I have a few projects on github that I release in such a way that it's ready to deployed by anyone. I have configuration files like:

my-project
├── config.yaml
├── dev.yaml

I would like to deploy from the same codebase except that I need to add a couple more files that should be private. The files would then look like this:

my-project
├── config.yaml
├── dev.yaml
├── confidential-stuff.yaml
├── more-confidential-stuff.yaml

This means that the files in the public project are a strict subset.

How can we handle such private configuration files? with a private fork? if so, how do you ensure they are in sync? My goal is to reduce duplication, i.e use only one codebase if at all possible.

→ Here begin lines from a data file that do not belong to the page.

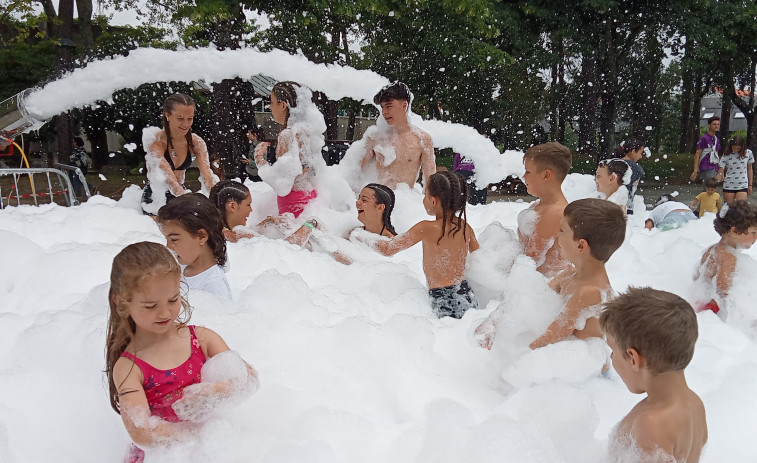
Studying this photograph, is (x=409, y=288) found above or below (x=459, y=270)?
below

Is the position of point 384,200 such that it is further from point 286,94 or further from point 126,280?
point 126,280

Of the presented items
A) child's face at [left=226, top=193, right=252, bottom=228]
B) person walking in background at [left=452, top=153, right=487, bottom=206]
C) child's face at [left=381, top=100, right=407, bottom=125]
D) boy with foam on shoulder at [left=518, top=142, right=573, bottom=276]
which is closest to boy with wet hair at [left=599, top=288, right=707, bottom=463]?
boy with foam on shoulder at [left=518, top=142, right=573, bottom=276]

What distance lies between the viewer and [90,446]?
7.00 feet

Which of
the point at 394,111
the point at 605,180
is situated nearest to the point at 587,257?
the point at 394,111

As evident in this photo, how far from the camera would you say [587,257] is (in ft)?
7.95

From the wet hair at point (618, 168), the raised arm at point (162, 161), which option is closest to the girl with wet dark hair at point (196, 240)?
the raised arm at point (162, 161)

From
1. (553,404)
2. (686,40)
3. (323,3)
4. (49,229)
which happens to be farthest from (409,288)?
(686,40)

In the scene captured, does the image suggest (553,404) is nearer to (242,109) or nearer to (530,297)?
(530,297)

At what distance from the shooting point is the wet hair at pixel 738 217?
3.42 m

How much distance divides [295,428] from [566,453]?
1024mm

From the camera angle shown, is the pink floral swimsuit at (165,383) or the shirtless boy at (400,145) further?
the shirtless boy at (400,145)

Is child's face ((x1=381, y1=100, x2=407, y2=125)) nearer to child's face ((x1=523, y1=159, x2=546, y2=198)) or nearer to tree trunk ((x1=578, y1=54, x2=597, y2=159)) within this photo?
child's face ((x1=523, y1=159, x2=546, y2=198))

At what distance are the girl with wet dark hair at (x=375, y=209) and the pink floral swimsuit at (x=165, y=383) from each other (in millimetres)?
2262

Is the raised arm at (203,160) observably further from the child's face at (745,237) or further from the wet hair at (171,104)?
the child's face at (745,237)
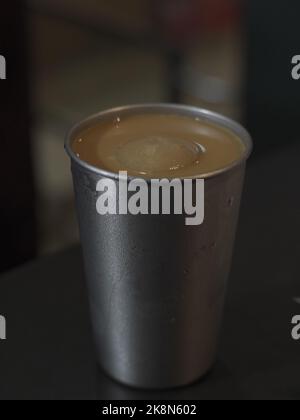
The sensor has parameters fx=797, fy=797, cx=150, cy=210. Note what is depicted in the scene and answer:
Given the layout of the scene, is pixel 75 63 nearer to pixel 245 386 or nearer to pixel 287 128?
pixel 287 128

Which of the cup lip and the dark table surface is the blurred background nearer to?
the dark table surface

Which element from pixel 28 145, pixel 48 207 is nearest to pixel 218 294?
pixel 28 145

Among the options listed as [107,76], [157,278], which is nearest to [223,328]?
[157,278]

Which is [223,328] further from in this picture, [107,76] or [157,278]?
[107,76]

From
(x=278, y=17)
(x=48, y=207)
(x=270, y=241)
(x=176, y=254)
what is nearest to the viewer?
(x=176, y=254)

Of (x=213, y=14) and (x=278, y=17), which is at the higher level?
(x=278, y=17)

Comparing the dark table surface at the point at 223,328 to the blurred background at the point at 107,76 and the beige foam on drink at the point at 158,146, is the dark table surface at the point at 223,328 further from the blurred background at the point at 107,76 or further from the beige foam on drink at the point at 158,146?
the blurred background at the point at 107,76
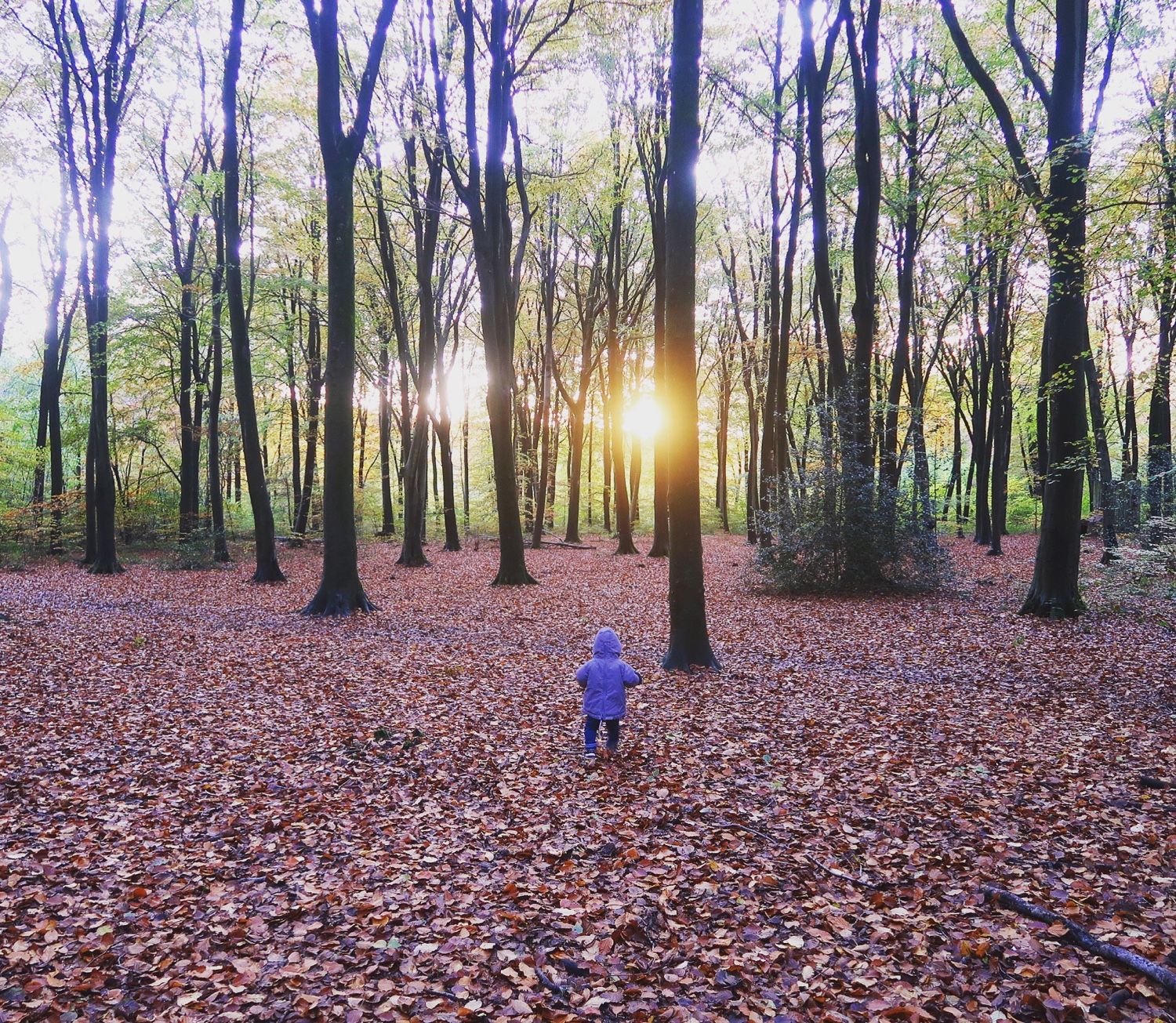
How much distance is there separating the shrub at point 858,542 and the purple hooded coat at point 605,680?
9181mm

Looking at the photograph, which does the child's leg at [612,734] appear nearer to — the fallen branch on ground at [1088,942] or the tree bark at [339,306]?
the fallen branch on ground at [1088,942]

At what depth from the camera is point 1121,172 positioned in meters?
8.64

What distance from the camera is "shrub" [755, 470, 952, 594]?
44.4ft

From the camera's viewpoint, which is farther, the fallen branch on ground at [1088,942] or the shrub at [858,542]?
the shrub at [858,542]

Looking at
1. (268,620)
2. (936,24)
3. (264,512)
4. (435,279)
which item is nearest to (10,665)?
(268,620)

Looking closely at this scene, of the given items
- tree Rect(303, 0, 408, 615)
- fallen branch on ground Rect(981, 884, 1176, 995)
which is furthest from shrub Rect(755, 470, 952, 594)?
fallen branch on ground Rect(981, 884, 1176, 995)

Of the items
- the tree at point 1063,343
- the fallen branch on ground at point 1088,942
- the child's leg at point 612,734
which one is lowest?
the fallen branch on ground at point 1088,942

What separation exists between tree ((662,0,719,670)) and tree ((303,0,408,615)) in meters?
6.76

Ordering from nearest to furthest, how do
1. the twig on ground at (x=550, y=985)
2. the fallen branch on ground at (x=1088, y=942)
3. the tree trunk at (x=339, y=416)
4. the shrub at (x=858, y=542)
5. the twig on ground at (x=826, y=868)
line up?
1. the fallen branch on ground at (x=1088, y=942)
2. the twig on ground at (x=550, y=985)
3. the twig on ground at (x=826, y=868)
4. the tree trunk at (x=339, y=416)
5. the shrub at (x=858, y=542)

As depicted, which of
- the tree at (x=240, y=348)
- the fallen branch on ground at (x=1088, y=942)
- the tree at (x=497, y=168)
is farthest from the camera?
the tree at (x=240, y=348)

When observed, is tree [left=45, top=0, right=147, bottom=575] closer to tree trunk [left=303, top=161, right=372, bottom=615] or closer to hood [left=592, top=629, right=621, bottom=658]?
tree trunk [left=303, top=161, right=372, bottom=615]

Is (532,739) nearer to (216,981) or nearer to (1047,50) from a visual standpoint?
(216,981)

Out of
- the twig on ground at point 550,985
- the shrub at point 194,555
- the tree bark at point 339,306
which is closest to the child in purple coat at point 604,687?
the twig on ground at point 550,985

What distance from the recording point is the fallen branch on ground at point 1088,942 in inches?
116
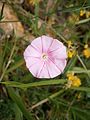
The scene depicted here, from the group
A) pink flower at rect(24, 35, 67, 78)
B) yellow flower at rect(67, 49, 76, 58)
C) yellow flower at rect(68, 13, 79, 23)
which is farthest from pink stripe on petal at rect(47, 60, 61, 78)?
yellow flower at rect(68, 13, 79, 23)

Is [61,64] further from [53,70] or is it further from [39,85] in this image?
[39,85]

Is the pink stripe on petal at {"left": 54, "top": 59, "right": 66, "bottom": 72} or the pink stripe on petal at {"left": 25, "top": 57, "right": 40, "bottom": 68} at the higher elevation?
the pink stripe on petal at {"left": 25, "top": 57, "right": 40, "bottom": 68}

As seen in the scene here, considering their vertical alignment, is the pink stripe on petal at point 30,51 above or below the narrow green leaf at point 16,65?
above

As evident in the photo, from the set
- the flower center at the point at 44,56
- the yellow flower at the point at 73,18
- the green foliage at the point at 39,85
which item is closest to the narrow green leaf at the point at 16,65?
the green foliage at the point at 39,85

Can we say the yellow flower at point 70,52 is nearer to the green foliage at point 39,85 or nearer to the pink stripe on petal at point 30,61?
the green foliage at point 39,85

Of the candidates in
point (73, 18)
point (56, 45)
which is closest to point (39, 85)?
point (56, 45)

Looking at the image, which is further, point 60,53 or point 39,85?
point 39,85

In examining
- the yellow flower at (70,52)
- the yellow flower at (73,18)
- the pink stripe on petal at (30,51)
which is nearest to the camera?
the pink stripe on petal at (30,51)

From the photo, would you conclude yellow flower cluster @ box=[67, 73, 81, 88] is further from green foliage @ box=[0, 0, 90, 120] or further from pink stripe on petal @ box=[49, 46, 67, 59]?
pink stripe on petal @ box=[49, 46, 67, 59]
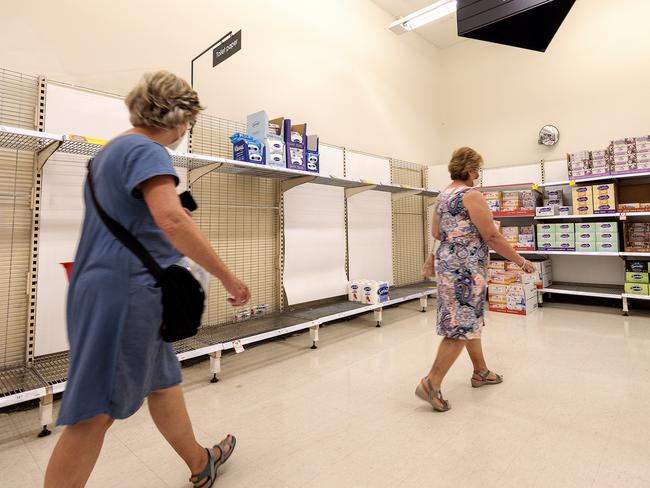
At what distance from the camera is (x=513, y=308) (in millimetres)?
4551

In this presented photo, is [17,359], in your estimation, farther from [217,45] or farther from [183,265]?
[217,45]

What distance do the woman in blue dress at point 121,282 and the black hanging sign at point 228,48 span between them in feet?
5.96

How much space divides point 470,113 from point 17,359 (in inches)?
263

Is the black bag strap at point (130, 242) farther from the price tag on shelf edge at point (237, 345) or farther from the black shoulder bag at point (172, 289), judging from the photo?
the price tag on shelf edge at point (237, 345)

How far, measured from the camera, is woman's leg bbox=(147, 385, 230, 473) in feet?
4.31

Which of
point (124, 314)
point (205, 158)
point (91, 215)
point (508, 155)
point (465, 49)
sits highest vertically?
point (465, 49)

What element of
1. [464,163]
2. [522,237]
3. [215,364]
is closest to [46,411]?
[215,364]

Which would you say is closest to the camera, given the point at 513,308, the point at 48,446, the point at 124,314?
the point at 124,314

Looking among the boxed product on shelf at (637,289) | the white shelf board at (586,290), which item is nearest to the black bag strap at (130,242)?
the white shelf board at (586,290)

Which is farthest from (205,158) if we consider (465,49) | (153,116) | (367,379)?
(465,49)

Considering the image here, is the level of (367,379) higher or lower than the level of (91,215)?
lower

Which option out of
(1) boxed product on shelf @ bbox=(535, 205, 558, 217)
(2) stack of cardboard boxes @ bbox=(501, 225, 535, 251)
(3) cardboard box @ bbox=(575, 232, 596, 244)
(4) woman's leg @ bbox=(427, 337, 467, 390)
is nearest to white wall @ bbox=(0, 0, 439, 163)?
(2) stack of cardboard boxes @ bbox=(501, 225, 535, 251)

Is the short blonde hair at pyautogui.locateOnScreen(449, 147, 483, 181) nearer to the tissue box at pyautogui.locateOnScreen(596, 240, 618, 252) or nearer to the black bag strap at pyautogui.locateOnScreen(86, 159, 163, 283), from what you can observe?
the black bag strap at pyautogui.locateOnScreen(86, 159, 163, 283)

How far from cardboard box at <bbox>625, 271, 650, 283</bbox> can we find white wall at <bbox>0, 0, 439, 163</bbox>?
127 inches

Edit: I could put the files in .gitignore but they would no longer be under version control, hence not visible by the deployment pipeline.


Solution

  • My usual advice is that local (or private) configuration information should be kept out of source control using techniques like templates in place of real config files.

    What's different here is that you want to exclude the existence of entire config files, while still wanting the represented in source control.

    Your stated reason to have them in source control is visibility to the build pipeline. There are other ways to make a file available to your build pipeline, and if that's the only reason for source-controlling the files, then I recommend using one of those mechanisms instead. Details would depend on your build tools, but surely you can give the build process access to a shared folder and copy the files when they're needed.

    On the other hand, if you need to sync historical versions of the files, that's a more difficult problem. That is, maybe at release 5 the required contents changed, but you still need the build process to use the old contents if you check out / build version 4.

    In that case, you could consider creating a branch to hold your build versions (including the private config files). There are two good reasons not to do this:

    (!) As a general rule, having different branches to store different sets of content can lead to problems. People coming from tools like TFVC sometimes make a general practice of having "a branch for this project and another branch for that project", which leads to trouble. Or people want a branch to represent a subset of the overall content, but when they merge it back they're surprised because a bunch of their files get deleted from master. Etc...

    In this case, with the "odd" branch being a superset of the other content, many of the usual problems won't apply, but it's still not a practice to consider without a very solid reason.

    (2) You'd have to be careful to never leak info from the "private' branch; there are a lot of potential ways to make a mistake. Obviously don't merge from that branch to any other branch, etc.

    How to keep the branch private? Well, if the hosting software for the remote supports branch-level permissions, that might help. If not, you never push the private branch to the public remote; instead maybe you have a second remote for your build process.

    So the first time you're going to do a build, you check out the release version, create the "private build" branch, on the branch add the config files, and off you go. Then each subsequent release version, you merge the release to the "private build" branch, editing the private config files as needed (either during the merge, or in a commit right before the merge).